(WHAT TO DO) Copy all of the data below, but change every "point of capture" to "camera". Leave everything else as it is.
:: MATERIAL FOR THIS EXERCISE ::
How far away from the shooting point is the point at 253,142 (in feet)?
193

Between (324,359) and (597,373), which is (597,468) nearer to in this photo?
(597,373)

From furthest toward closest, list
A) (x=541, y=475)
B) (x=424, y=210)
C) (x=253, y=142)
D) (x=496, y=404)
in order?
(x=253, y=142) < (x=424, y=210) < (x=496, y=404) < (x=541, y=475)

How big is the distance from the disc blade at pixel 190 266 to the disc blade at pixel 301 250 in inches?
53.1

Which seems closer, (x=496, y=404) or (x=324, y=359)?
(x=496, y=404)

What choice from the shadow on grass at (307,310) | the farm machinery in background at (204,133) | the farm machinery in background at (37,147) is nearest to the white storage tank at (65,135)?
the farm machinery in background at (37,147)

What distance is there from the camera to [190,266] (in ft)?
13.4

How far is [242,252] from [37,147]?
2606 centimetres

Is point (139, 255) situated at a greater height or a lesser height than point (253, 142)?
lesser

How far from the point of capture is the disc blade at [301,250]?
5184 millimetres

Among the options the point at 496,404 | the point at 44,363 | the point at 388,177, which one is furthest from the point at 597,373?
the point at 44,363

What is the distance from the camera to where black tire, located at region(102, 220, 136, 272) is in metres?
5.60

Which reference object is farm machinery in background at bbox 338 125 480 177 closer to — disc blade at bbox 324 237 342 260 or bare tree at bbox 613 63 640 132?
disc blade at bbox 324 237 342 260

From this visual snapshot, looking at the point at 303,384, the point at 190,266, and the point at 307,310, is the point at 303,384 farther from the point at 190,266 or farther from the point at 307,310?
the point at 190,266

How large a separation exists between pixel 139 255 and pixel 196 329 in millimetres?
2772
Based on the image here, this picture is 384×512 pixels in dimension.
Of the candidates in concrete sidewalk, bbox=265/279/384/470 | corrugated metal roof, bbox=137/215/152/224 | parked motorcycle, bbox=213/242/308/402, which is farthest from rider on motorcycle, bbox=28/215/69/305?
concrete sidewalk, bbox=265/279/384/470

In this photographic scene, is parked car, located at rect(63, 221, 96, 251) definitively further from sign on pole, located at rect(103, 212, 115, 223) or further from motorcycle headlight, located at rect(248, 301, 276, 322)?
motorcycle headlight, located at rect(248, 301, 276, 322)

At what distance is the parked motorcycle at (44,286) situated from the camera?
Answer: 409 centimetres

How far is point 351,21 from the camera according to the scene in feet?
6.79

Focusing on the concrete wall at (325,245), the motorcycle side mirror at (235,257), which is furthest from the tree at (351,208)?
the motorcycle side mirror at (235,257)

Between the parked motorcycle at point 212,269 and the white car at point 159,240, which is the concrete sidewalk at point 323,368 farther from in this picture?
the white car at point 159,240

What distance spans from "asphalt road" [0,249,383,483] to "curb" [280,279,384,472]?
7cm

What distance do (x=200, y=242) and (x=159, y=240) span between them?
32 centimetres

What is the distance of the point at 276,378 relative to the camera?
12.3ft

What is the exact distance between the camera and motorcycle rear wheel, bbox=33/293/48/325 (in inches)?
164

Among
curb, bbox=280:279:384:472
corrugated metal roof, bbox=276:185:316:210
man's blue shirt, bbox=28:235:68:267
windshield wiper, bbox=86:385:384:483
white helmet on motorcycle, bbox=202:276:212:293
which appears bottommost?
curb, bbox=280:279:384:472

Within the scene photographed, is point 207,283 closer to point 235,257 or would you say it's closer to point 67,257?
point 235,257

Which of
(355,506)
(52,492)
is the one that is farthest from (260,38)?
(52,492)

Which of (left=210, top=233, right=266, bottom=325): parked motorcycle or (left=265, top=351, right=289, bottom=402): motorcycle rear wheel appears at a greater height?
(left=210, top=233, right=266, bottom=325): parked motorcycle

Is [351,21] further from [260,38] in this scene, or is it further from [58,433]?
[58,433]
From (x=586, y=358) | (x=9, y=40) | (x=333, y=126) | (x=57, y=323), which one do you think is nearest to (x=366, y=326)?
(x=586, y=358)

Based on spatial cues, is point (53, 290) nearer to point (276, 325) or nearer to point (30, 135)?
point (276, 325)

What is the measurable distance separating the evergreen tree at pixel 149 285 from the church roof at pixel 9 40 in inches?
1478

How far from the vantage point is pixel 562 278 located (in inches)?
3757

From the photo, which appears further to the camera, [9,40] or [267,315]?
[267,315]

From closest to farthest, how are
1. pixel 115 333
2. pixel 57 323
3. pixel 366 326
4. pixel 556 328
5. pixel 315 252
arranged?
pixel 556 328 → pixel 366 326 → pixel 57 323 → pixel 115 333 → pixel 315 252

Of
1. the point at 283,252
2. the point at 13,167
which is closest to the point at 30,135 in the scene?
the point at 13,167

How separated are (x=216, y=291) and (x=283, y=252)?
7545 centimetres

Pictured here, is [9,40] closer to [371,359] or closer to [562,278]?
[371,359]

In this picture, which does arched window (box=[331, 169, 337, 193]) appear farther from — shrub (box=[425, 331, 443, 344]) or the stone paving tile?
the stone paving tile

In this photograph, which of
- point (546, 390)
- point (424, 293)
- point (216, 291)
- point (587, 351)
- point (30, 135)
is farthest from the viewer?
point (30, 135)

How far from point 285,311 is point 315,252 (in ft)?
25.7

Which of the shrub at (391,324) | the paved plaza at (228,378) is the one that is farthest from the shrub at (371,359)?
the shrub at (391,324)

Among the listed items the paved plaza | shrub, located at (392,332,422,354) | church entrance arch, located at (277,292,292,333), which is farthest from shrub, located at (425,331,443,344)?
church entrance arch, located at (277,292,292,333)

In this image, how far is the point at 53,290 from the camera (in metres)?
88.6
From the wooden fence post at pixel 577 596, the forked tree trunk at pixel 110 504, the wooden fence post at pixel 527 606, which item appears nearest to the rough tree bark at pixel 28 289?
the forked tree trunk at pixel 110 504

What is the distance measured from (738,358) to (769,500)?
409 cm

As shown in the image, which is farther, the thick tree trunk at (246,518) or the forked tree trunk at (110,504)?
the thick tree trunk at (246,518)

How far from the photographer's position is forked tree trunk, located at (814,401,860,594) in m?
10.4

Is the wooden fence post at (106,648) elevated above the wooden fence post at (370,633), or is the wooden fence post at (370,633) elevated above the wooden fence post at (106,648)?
:::
(EXERCISE SOLUTION)
How far away from the shooting point is the point at 253,142 (in feet)?
193

Between (324,359) and (597,373), which is (597,468) nearer to in this photo?
(597,373)

From furthest toward closest, list
A) (x=541, y=475)
B) (x=424, y=210)
C) (x=253, y=142)
D) (x=496, y=404)
in order?
(x=253, y=142) < (x=424, y=210) < (x=496, y=404) < (x=541, y=475)

How big is the distance from the disc blade at pixel 190 266 to the disc blade at pixel 301 250 in inches?
53.1

Which seems closer, (x=496, y=404) or (x=324, y=359)?
(x=496, y=404)

What choice from the shadow on grass at (307,310) | the farm machinery in background at (204,133) | the farm machinery in background at (37,147) is nearest to the white storage tank at (65,135)?
the farm machinery in background at (37,147)

What distance is there from the camera to [190,266] (in ft)?
13.4

How far is [242,252] from [37,147]?
2606 centimetres

Is point (139, 255) situated at a greater height or a lesser height than point (253, 142)?
lesser

How far from the camera is the disc blade at [301,250]?
5184 millimetres

Among the options the point at 496,404 | the point at 44,363 | the point at 388,177, which one is furthest from the point at 597,373?
the point at 44,363

What is the distance from the camera to where black tire, located at region(102, 220, 136, 272) is in metres?
5.60

Which reference object is farm machinery in background at bbox 338 125 480 177 closer to — disc blade at bbox 324 237 342 260 or bare tree at bbox 613 63 640 132?
disc blade at bbox 324 237 342 260

From this visual snapshot, looking at the point at 303,384, the point at 190,266, and the point at 307,310, is the point at 303,384 farther from the point at 190,266 or farther from the point at 307,310?
the point at 190,266

How large a separation exists between pixel 139 255 and pixel 196 329 in millimetres?
2772
Based on the image here, this picture is 384×512 pixels in dimension.
Of the candidates in concrete sidewalk, bbox=265/279/384/470 | corrugated metal roof, bbox=137/215/152/224 | parked motorcycle, bbox=213/242/308/402, which is farthest from rider on motorcycle, bbox=28/215/69/305?
concrete sidewalk, bbox=265/279/384/470

In this photographic scene, is parked car, located at rect(63, 221, 96, 251) definitively further from sign on pole, located at rect(103, 212, 115, 223) or further from motorcycle headlight, located at rect(248, 301, 276, 322)?
motorcycle headlight, located at rect(248, 301, 276, 322)

At what distance is the parked motorcycle at (44,286) situated from the camera?
Answer: 409 centimetres

How far is point 351,21 from the camera according to the scene in feet?
6.79

Focusing on the concrete wall at (325,245), the motorcycle side mirror at (235,257), which is furthest from the tree at (351,208)?
the motorcycle side mirror at (235,257)

Between the parked motorcycle at point 212,269 and the white car at point 159,240, which is the concrete sidewalk at point 323,368 farther from in this picture?
the white car at point 159,240

What distance spans from "asphalt road" [0,249,383,483] to "curb" [280,279,384,472]?
7cm

What distance do (x=200, y=242) and (x=159, y=240) span between them?
32 centimetres

What is the distance of the point at 276,378 relative to the camera?
12.3ft

What is the exact distance between the camera and motorcycle rear wheel, bbox=33/293/48/325 (in inches)?
164

Among
curb, bbox=280:279:384:472
corrugated metal roof, bbox=276:185:316:210
man's blue shirt, bbox=28:235:68:267
windshield wiper, bbox=86:385:384:483
white helmet on motorcycle, bbox=202:276:212:293
which appears bottommost?
curb, bbox=280:279:384:472

Within the scene photographed, is point 207,283 closer to point 235,257 or would you say it's closer to point 67,257?
point 235,257

Which of
(355,506)
(52,492)
is the one that is farthest from (260,38)?
(52,492)

Which of (left=210, top=233, right=266, bottom=325): parked motorcycle or (left=265, top=351, right=289, bottom=402): motorcycle rear wheel appears at a greater height?
(left=210, top=233, right=266, bottom=325): parked motorcycle

Is [351,21] further from [260,38] in this scene, or is it further from [58,433]?
[58,433]
From (x=586, y=358) | (x=9, y=40) | (x=333, y=126) | (x=57, y=323), which one do you think is nearest to (x=366, y=326)?
(x=586, y=358)

Based on spatial cues, is point (53, 290) nearer to point (276, 325) or nearer to point (30, 135)?
point (276, 325)

What is the measurable distance separating the evergreen tree at pixel 149 285 from the church roof at pixel 9 40 in inches?
1478

How far from the vantage point is pixel 562 278 located (in inches)?
3757

From the photo, which appears further to the camera, [9,40] or [267,315]?
[267,315]

From closest to farthest, how are
1. pixel 115 333
2. pixel 57 323
3. pixel 366 326
4. pixel 556 328
5. pixel 315 252
arranged?
pixel 556 328 → pixel 366 326 → pixel 57 323 → pixel 115 333 → pixel 315 252

Of
1. the point at 283,252
2. the point at 13,167
which is closest to the point at 30,135 in the scene?
the point at 13,167

How separated are (x=216, y=291) and (x=283, y=252)?
7545 centimetres

Pictured here, is [9,40] closer to [371,359] or closer to [562,278]?
[371,359]

In this picture, which does arched window (box=[331, 169, 337, 193]) appear farther from — shrub (box=[425, 331, 443, 344]) or the stone paving tile?
the stone paving tile

In this photograph, which of
- point (546, 390)
- point (424, 293)
- point (216, 291)
- point (587, 351)
- point (30, 135)
is farthest from the viewer?
point (30, 135)

How far from point 285,311 is point 315,252 (in ft)?
25.7

Which of the shrub at (391,324) | the paved plaza at (228,378) is the one that is farthest from the shrub at (371,359)?
the shrub at (391,324)

Among the listed items the paved plaza | shrub, located at (392,332,422,354) | church entrance arch, located at (277,292,292,333), which is farthest from shrub, located at (425,331,443,344)?
church entrance arch, located at (277,292,292,333)

In this image, how far is the point at 53,290 from the camera (in metres)?
88.6
From the wooden fence post at pixel 577 596, the forked tree trunk at pixel 110 504, the wooden fence post at pixel 527 606, which item appears nearest to the rough tree bark at pixel 28 289?
the forked tree trunk at pixel 110 504

What is the distance measured from (738,358) to (769,500)?
409 cm

As shown in the image, which is farther, the thick tree trunk at (246,518) or the forked tree trunk at (110,504)?
the thick tree trunk at (246,518)

How far from the photographer's position is forked tree trunk, located at (814,401,860,594) in m?
10.4

Is the wooden fence post at (106,648) elevated above the wooden fence post at (370,633), or is the wooden fence post at (370,633) elevated above the wooden fence post at (106,648)?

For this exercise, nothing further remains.